The Shan Speaks: Notes from the Small but Wise

Monday, January 30, 2006

Sitting Shiva

Wendy Wasserstein died yesterday. She was 55 and her daughter, Lucy, is 6. As someone who's been there and done that, my heart goes out to that girl. Kiddo, you didn't do anything wrong, and it will be O.K. When, I can't tell you. You'll miss her next month and then you'll miss her in a completely different way when you're 12, 19, 25 and so on. Grief can take a lifetime. If I could give you a great big hug, I would. And if the company of a total stranger could make you feel a little better, then sign me up.

On a lighter note, turn that frown upside down! Wasserstein was hysterical and self-effacing and often times brilliant. Hello Pulitzer! I've lost my favorite Jew. (Judy Gold, all rests on you, baby!) To me, she was a female Woody Allen, except with a soul and a conscience.

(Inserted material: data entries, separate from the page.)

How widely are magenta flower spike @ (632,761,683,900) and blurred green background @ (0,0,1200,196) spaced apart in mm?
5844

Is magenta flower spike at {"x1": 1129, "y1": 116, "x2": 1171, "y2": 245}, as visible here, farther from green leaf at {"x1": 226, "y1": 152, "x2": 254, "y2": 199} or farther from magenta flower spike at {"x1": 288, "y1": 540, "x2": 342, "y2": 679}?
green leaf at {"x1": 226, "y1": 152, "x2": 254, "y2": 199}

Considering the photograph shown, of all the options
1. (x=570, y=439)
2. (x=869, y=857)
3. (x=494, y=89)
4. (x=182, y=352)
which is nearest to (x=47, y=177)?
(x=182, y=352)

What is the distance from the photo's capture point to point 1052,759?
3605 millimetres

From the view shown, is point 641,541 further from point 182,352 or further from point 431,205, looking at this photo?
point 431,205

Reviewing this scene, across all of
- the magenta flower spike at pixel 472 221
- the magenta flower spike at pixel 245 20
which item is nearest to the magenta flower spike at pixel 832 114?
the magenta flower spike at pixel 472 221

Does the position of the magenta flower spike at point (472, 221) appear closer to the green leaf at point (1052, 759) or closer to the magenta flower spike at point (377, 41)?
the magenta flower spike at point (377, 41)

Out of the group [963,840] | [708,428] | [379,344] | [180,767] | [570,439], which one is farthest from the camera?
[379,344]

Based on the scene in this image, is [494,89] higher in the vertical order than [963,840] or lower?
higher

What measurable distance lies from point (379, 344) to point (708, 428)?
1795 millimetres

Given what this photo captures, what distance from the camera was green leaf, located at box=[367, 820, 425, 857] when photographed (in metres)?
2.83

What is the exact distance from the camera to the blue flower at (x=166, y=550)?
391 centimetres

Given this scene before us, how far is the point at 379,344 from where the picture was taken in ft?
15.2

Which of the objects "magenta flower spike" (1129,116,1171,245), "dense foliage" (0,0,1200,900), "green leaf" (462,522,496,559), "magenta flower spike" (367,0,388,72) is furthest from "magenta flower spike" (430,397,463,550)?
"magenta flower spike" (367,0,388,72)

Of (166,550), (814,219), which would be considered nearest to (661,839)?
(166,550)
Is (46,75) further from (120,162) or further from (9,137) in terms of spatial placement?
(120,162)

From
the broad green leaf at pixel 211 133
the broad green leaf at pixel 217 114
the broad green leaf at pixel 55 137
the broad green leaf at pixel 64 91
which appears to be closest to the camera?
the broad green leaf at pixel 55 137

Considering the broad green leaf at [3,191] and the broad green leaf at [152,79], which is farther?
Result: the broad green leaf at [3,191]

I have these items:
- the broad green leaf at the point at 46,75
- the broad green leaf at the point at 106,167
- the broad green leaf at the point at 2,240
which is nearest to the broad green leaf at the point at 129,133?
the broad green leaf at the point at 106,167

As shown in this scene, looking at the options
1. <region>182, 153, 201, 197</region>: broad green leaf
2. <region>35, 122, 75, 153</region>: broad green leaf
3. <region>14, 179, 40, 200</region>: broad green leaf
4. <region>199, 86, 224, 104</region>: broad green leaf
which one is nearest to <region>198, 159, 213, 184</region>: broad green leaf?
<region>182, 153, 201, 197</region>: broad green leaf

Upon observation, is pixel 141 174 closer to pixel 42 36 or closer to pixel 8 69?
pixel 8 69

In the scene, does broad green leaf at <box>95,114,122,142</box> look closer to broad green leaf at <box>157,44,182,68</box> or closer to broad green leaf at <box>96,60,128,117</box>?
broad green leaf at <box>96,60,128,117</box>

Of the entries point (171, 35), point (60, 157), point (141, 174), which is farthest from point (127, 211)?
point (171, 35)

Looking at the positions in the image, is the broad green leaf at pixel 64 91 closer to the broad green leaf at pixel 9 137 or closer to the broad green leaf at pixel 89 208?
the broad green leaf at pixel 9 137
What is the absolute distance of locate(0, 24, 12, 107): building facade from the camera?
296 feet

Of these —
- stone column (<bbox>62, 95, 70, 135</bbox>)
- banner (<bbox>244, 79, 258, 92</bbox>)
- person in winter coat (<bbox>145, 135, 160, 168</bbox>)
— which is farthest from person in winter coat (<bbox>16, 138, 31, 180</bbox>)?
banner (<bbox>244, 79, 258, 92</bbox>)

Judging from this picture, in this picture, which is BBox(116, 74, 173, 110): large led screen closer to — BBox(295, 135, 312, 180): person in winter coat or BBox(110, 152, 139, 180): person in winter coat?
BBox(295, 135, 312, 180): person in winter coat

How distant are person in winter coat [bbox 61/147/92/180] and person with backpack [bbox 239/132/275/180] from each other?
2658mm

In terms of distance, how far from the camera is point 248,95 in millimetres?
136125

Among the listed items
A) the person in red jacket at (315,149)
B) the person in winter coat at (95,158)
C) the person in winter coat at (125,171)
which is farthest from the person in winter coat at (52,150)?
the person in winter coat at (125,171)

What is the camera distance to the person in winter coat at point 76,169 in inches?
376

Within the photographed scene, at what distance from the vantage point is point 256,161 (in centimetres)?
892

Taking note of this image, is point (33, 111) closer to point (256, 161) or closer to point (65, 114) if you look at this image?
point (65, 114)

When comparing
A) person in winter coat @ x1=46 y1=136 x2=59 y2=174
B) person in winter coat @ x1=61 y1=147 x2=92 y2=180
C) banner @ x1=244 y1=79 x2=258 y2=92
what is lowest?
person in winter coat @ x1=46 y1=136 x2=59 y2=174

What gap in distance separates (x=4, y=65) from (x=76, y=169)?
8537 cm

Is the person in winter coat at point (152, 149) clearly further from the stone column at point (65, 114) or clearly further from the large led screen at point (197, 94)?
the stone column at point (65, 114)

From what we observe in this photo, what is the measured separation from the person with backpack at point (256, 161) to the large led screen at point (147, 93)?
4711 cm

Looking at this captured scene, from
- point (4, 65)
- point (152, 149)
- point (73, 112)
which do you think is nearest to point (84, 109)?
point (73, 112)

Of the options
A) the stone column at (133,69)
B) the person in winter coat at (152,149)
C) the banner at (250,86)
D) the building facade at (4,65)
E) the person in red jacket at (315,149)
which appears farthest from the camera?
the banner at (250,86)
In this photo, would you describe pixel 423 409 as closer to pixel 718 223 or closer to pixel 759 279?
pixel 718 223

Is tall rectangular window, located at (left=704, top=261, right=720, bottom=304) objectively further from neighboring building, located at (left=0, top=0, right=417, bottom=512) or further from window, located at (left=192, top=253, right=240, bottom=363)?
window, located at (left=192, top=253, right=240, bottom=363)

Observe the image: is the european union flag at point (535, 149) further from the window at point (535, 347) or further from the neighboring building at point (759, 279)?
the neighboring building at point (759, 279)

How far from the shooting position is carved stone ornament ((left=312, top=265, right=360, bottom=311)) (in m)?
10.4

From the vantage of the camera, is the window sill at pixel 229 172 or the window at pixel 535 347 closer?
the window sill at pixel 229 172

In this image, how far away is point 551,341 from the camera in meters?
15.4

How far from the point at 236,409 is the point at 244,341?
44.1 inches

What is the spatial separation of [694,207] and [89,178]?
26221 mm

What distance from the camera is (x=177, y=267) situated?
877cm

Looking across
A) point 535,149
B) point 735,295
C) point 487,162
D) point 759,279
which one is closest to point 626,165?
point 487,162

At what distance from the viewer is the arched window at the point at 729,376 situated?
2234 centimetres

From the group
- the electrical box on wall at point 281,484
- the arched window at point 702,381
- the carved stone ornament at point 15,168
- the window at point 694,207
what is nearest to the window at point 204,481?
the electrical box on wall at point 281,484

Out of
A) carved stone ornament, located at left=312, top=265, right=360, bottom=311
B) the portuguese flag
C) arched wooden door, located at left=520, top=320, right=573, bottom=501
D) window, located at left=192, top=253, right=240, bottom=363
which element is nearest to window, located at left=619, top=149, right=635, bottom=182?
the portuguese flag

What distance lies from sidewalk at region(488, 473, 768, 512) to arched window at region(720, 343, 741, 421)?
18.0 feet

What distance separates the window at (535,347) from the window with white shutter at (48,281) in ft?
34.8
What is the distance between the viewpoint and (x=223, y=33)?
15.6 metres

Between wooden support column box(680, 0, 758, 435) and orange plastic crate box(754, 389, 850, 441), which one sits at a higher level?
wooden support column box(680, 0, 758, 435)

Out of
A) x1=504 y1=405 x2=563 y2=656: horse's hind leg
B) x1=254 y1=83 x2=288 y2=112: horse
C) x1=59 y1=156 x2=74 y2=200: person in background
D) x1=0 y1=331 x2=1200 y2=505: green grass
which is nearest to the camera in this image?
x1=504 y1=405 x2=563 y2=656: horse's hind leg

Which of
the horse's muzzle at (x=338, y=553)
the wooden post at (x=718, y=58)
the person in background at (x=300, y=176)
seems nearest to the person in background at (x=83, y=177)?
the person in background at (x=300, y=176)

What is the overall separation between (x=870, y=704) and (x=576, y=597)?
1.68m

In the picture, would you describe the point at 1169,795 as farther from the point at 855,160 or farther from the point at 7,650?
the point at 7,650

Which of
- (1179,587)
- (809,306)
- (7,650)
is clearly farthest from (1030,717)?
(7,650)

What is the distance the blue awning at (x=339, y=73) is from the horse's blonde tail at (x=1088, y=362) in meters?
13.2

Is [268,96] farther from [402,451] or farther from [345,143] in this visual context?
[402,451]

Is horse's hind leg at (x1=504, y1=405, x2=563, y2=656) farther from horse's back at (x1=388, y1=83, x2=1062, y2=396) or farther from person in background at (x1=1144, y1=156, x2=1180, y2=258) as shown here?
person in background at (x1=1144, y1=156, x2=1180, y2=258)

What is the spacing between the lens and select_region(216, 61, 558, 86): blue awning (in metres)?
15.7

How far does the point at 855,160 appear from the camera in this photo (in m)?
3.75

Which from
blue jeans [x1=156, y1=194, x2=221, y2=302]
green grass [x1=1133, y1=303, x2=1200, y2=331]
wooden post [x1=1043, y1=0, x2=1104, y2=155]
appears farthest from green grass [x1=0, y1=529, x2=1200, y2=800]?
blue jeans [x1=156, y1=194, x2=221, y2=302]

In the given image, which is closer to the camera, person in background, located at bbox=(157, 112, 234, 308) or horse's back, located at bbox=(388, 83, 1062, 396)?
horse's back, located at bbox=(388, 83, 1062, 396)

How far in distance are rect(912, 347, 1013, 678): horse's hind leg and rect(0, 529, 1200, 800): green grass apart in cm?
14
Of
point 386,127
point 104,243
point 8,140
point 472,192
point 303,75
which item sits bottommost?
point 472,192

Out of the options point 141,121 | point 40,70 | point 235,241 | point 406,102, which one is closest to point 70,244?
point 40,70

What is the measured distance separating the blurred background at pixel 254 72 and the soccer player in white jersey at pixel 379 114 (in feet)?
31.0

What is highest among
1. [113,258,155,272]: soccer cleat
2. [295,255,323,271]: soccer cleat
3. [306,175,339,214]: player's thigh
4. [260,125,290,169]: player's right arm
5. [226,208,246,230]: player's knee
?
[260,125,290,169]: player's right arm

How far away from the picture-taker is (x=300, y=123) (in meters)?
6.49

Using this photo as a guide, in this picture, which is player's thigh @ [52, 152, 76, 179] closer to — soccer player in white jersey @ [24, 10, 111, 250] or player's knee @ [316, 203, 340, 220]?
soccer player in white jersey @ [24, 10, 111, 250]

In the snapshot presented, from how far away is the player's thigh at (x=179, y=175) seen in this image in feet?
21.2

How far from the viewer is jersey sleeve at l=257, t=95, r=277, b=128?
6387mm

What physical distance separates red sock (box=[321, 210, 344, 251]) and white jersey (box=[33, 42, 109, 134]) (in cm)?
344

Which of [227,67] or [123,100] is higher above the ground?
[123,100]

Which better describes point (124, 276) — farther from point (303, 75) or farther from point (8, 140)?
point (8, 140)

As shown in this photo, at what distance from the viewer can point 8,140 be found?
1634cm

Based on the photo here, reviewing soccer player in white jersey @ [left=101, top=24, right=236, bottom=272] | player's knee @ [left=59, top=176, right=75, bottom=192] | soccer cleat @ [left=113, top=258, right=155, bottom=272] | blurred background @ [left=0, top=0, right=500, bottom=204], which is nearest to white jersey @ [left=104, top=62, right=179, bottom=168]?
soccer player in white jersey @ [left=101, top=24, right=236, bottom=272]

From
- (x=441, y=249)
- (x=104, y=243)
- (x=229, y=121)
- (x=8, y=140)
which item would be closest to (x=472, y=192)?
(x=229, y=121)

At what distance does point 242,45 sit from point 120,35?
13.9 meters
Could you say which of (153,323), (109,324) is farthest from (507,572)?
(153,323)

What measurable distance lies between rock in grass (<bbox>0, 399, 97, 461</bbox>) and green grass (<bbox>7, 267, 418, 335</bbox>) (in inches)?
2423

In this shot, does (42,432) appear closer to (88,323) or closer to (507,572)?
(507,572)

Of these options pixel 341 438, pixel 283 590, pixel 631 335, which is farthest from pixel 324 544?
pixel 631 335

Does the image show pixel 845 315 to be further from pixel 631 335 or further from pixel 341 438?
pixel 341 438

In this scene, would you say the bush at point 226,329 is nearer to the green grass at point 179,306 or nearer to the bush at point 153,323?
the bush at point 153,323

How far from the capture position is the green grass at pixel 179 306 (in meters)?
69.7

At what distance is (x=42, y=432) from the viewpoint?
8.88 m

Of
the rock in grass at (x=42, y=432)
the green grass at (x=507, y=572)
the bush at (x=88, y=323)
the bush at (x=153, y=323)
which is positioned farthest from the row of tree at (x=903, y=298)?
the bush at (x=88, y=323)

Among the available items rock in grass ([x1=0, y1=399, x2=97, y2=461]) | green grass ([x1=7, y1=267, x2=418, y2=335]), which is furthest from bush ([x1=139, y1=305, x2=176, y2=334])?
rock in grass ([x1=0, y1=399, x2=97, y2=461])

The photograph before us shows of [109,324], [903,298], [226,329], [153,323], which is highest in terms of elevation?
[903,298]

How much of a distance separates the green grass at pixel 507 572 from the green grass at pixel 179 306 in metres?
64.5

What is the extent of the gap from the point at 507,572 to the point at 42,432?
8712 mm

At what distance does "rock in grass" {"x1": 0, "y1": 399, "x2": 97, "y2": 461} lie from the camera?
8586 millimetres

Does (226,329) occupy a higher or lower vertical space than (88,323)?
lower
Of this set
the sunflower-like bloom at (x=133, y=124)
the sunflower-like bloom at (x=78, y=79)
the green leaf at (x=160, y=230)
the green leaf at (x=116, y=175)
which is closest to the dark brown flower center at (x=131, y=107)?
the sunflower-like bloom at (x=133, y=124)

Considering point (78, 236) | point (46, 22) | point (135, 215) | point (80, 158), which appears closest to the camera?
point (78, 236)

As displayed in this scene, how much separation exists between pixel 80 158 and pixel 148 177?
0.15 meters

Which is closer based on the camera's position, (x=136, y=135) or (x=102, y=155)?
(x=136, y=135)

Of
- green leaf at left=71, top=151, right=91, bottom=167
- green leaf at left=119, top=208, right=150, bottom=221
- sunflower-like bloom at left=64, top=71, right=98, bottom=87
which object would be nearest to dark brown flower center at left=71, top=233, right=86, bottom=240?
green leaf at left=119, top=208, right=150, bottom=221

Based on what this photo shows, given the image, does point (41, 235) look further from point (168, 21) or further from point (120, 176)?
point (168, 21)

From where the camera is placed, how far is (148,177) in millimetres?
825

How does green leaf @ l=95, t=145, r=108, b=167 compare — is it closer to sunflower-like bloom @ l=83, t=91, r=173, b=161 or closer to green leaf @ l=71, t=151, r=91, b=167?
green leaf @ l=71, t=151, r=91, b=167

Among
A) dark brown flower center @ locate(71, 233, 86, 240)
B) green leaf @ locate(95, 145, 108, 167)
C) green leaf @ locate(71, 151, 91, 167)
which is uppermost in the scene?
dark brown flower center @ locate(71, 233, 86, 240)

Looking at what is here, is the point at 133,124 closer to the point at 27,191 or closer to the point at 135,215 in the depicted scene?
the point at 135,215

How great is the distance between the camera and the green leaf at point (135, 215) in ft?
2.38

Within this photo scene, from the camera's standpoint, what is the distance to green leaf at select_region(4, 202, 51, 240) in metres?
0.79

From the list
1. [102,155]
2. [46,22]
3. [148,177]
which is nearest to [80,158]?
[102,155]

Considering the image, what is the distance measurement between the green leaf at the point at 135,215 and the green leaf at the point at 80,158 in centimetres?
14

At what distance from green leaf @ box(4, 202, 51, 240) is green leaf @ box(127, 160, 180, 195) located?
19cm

By watching and reading her plays, I got to peek into a world I never would have seen otherwise. I was a 17 year-old shiksa before I was introduced to Wendy Wasserstein. Hers was the first "Jewish humor" I ever understood. I could actually identify with her characters. I might have felt a connection to her material because it was obviously written for chicks by a chick, not any of that Aurthur Miller crap. But having had the time to think about it, I think I loved her characters because the were such human women, always candid with fabulous, sharp wit to match the honesty. They has neurosis and bad hair days, shrinks and over-bearing mothers. And they talked about it! In my family, if your uterus fell out during Easter dinner, you shut up about it and prayed that it didn't stain the linen table cloth. In her seat at the Tony's, which I never missed, Wasserstein always looked like a normal lady, and I loved it. "Theater people" are sometimes intimidating and ridiculous. Oh, the Tommy Tune nightmares of my youth! But not her.

Any woman who could write so well that thousands of theater go-ers bought Glen Close and Joan Allen as Jewish, could probably 'Jewishize' Kristin Chenoweth. Or my Grandma Ennis. If you knew Grandma Ennis, bless her soul, that would be really, really funny. In heaven, she's busting a gut. Look her up when you get there, Ms. Wasserstein. She, too, is a hoot and a real normal lady.